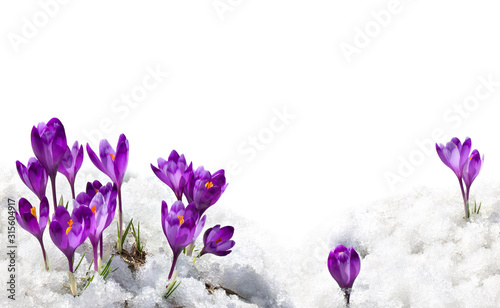 Fotografia Spring snowdrops flowers violet crocuses ( Crocus heuffelianus ) in snow on a wh
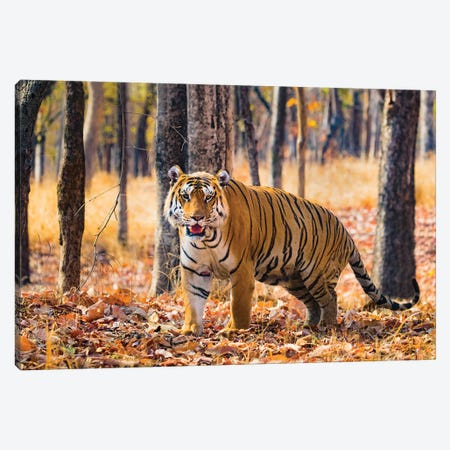 Bengal Tiger, India Canvas Print #PIM15378} by Panoramic Images Canvas Art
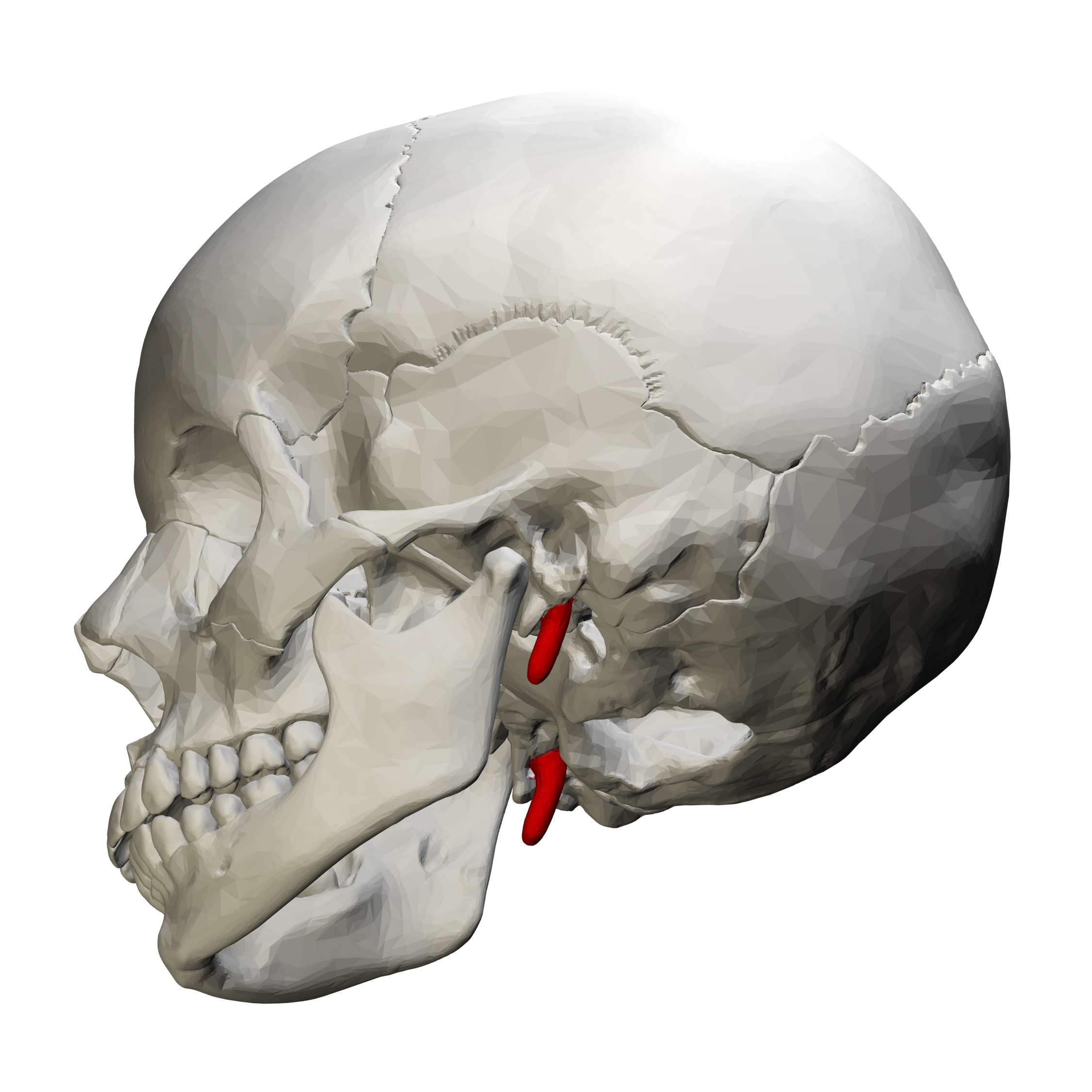 File:Styloid process of temporal bone - lateral view03.png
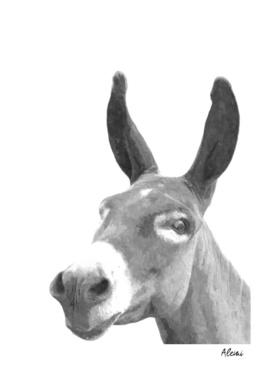 Black and White Donkey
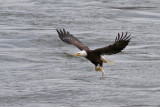 Eagle's Catch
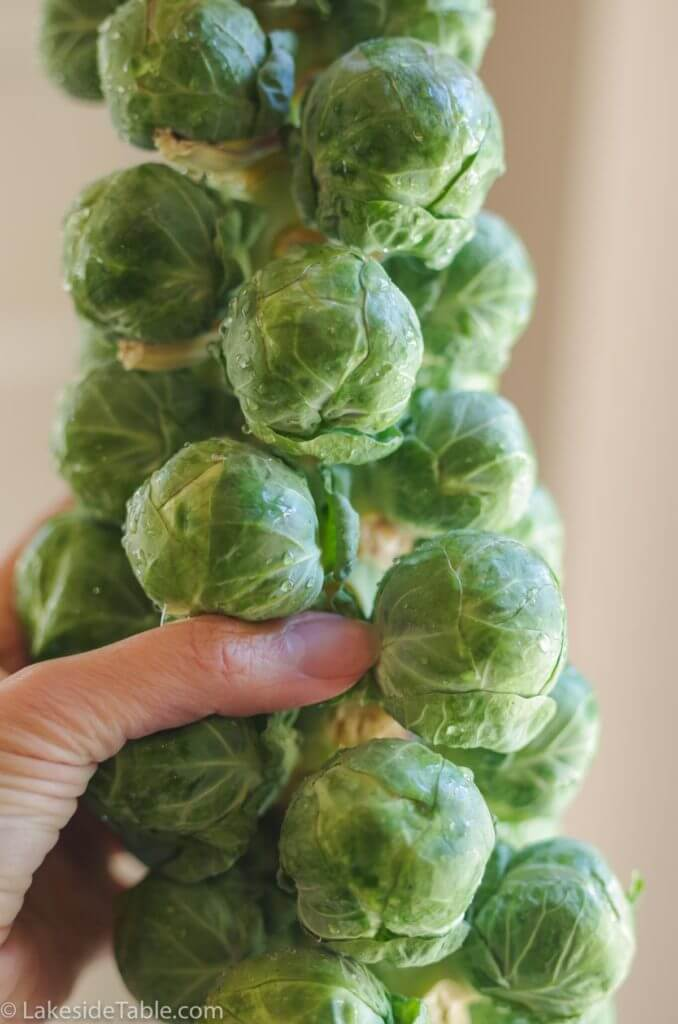 hand-with-brussels-sprouts-recipe2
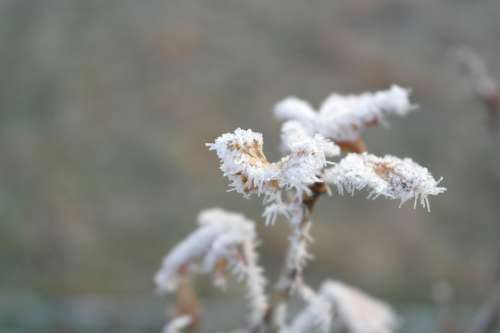 Frost Winter Cold Plant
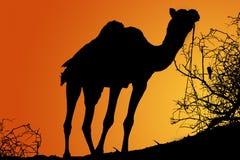 Siluetta del cammello ad alba Fotografie Stock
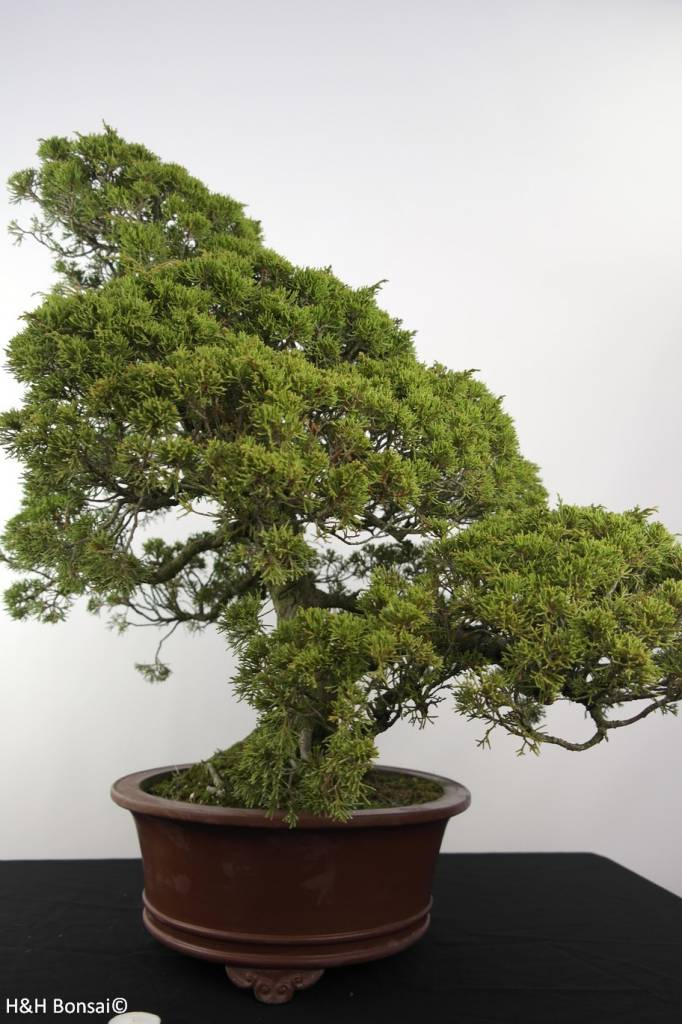 Bonsai Juniperus chinensis itoigawa, Jeneverbes, nr. 5181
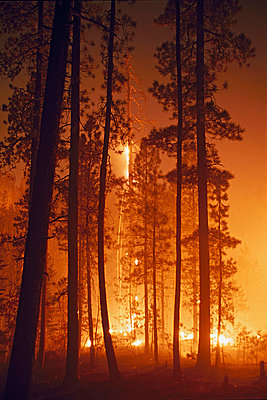 Prescribed fire burning along the ground in ponderosa pine forest - p44210210f by Design Pics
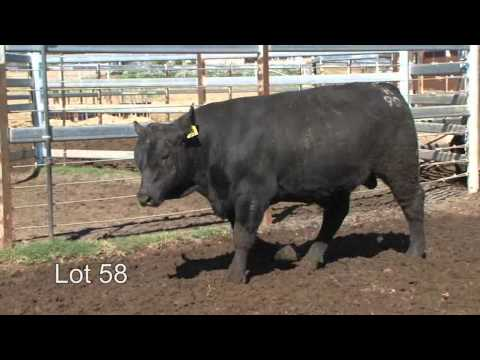 Burenda Angus 2013 Roma Sale Lot 58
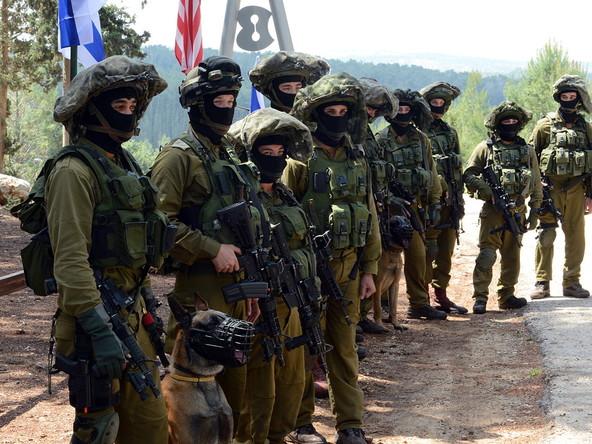 Menschenrechtsgruppe: Niederlande beliefern Israel mit Kampfhunden zum Einsatz gegen Palästinenser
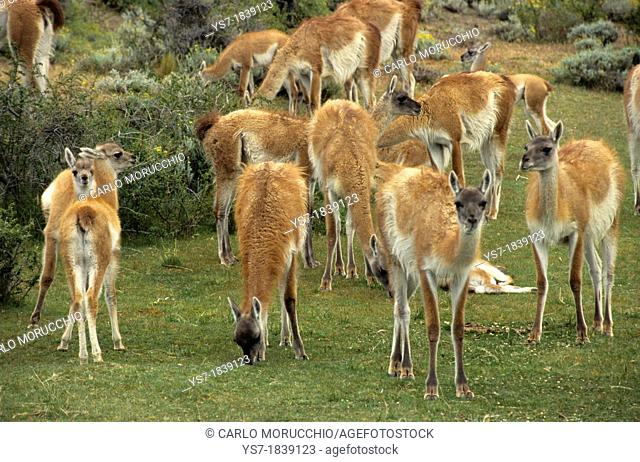 Guanaco herd at Parque Nacional Torres del Paine  Guanaco, Lama guanicoe is a camelid native to South America, Patagonia, Chile, South America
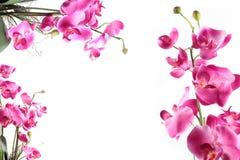 桃红色斑纹的兰花花框架  免版税库存图片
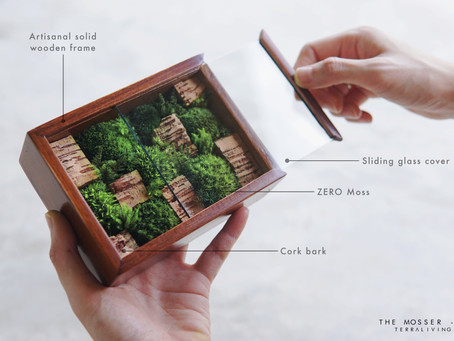 Botanical Art in a box, The Mosser - X by TerraLiving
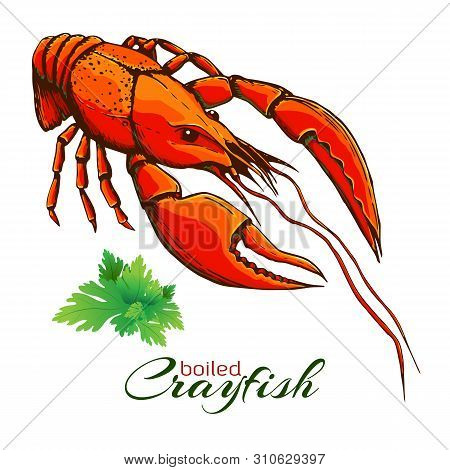 Red Boiled Crayfish. One Boiled Lobster With Bunch Of Parsley Isolated On White. Hand Drawn Vector V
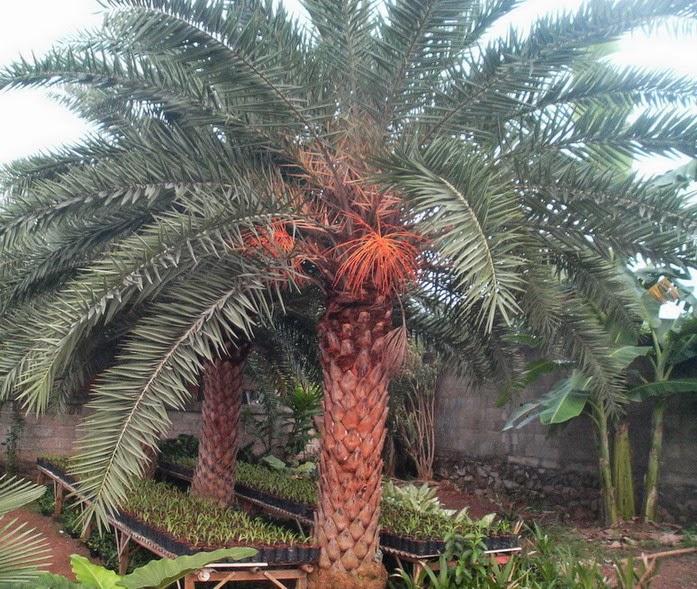 JUAL ENEKA POHON PALEM | kenari robusta (duri kuning), kenari silver, australis, sadeng minyak,bismarkia, phoenix, merah | suplier tanaman hias dan rumput taman
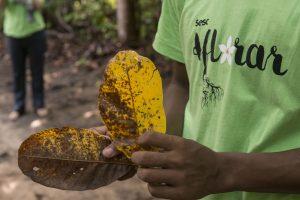 Duas mãos seguram folhas nativas do Estado.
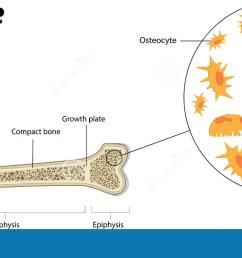 bone biology and anatomy [ 1300 x 669 Pixel ]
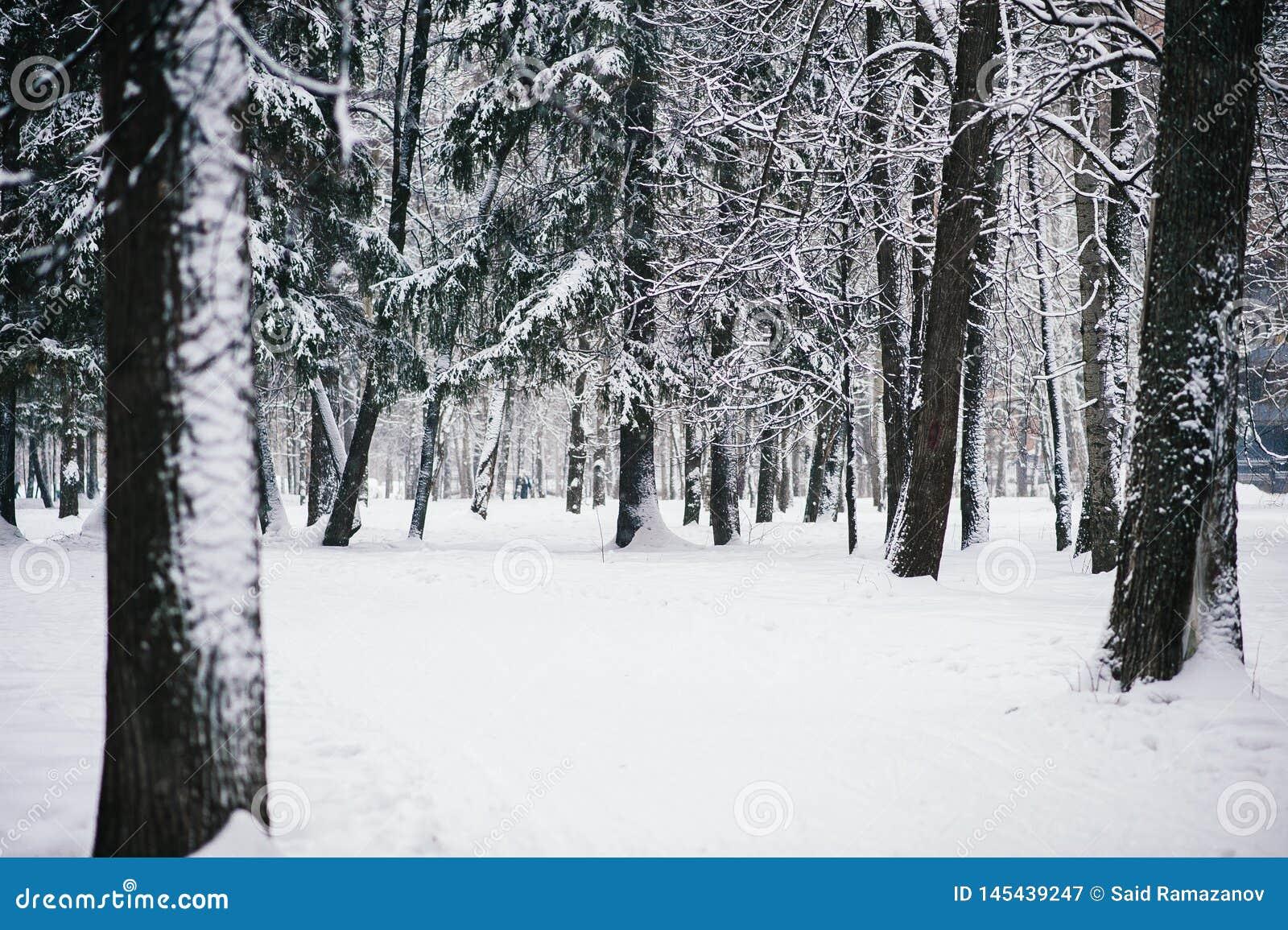Schnee bedeckte B?ume im Winterwald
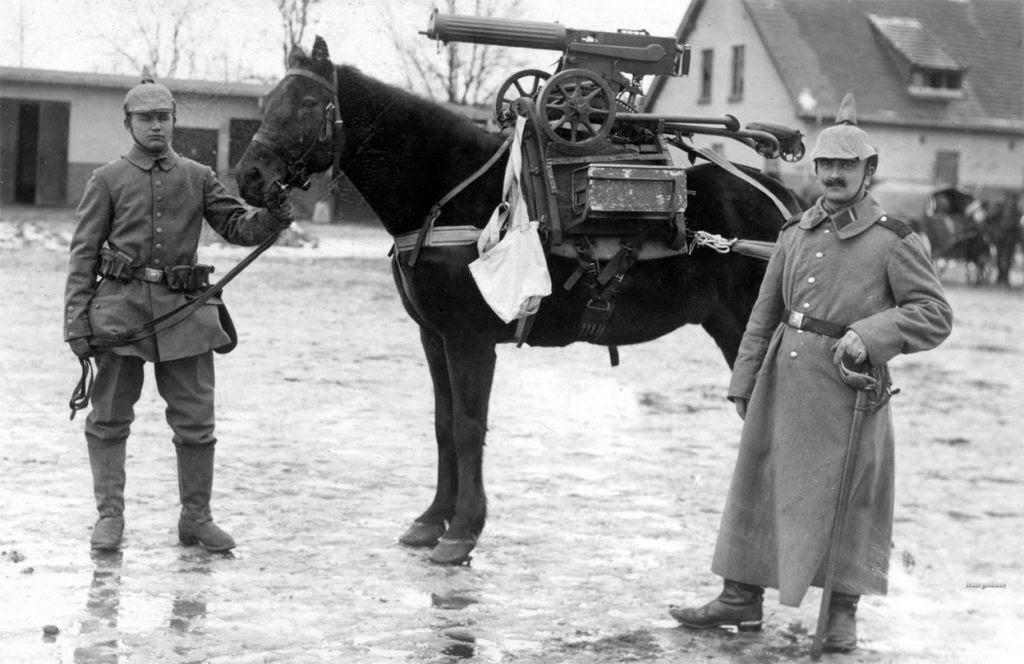 Os animais também lutaram na Primeira Guerra Mundial 03
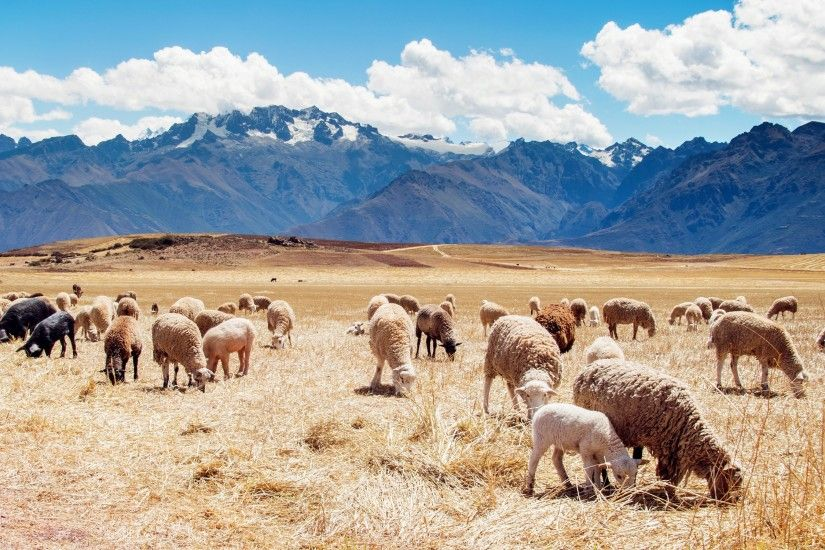 Peru, Mountain, Landscape, Nature, Animals, Sheep Wallpapers HD / Desktop  and Mobile Backgrounds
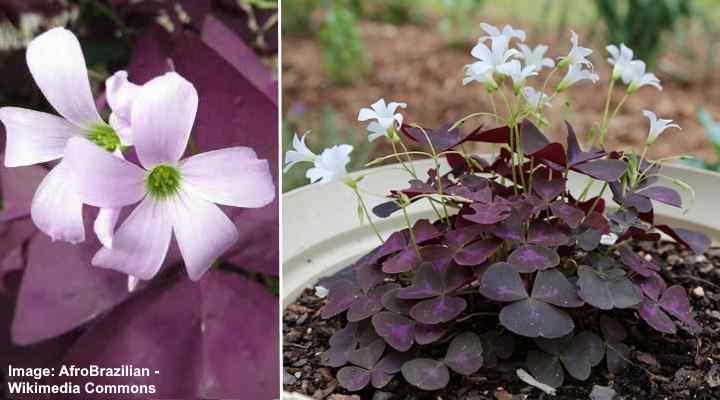 oxalis triangularis flower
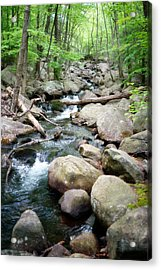 Catskills Waterfall Acrylic Print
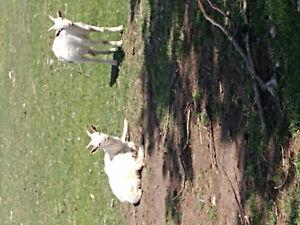 Male Saanen Goats 5 Months old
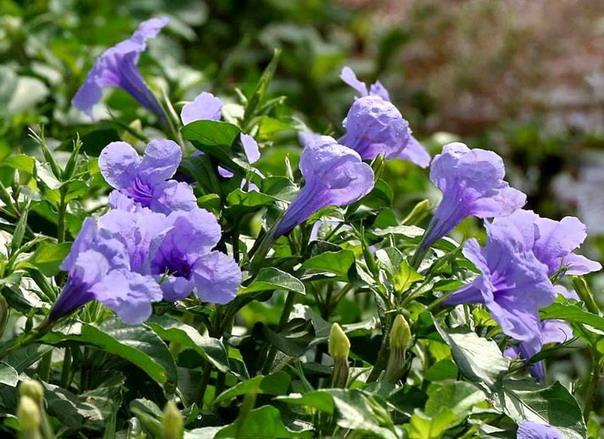 """สมุนไพรไม้เป็นยา : """"ต้อยติ่ง"""" วัชพืชดอกสวย ช่วยบรรเทาสารพิษตกค้างในปัสสาวะ"""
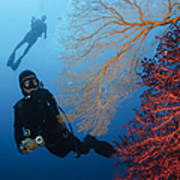 Divers Swimming By Sea Fans, Indonesia Art Print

GOAL OF THE EXERCISE: Repeat, exactly and in full, every entry in the data, but not the pictures.

YOUR RESPONSE:
 Fotografia Spring snowdrops flowers violet crocuses ( Crocus heuffelianus ) in snow on a wh
 Bengal Tiger, India Canvas Print #PIM15378} by Panoramic Images Canvas Art
 File:Styloid process of temporal bone - lateral view03.png
 Black and White Donkey
 Eagle's Catch
 hand-with-brussels-sprouts-recipe2
 Frost Winter Cold Plant
 Siluetta del cammello ad alba Fotografie Stock
 Bonsai Juniperus chinensis itoigawa, Jeneverbes, nr. 5181
 Prescribed fire burning along the ground in ponderosa pine forest - p44210210f by Design Pics
 Burenda Angus 2013 Roma Sale Lot 58
 Menschenrechtsgruppe: Niederlande beliefern Israel mit Kampfhunden zum Einsatz gegen Palästinenser
 Guanaco herd at Parque Nacional Torres del Paine  Guanaco, Lama guanicoe is a camelid native to South America, Patagonia, Chile, South America
 桃红色斑纹的兰花花框架  免版税库存图片
 Botanical Art in a box, The Mosser - X by TerraLiving
 Red Boiled Crayfish. One Boiled Lobster With Bunch Of Parsley Isolated On White. Hand Drawn Vector V
 JUAL ENEKA POHON PALEM | kenari robusta (duri kuning), kenari silver, australis, sadeng minyak,bismarkia, phoenix, merah | suplier tanaman hias dan rumput taman
 Duas mãos seguram folhas nativas do Estado.
 bone biology and anatomy [ 1300 x 669 Pixel ]
Schnee bedeckte B?ume im Winterwald
 Os animais também lutaram na Primeira Guerra Mundial 03
 Peru, Mountain, Landscape, Nature, Animals, Sheep Wallpapers HD / Desktop  and Mobile Backgrounds
 oxalis triangularis flower
 Catskills Waterfall Acrylic Print
 Male Saanen Goats 5 Months old
 """สมุนไพรไม้เป็นยา : """"ต้อยติ่ง"""" วัชพืชดอกสวย ช่วยบรรเทาสารพิษตกค้างในปัสสาวะ"""
 Divers Swimming By Sea Fans, Indonesia Art Print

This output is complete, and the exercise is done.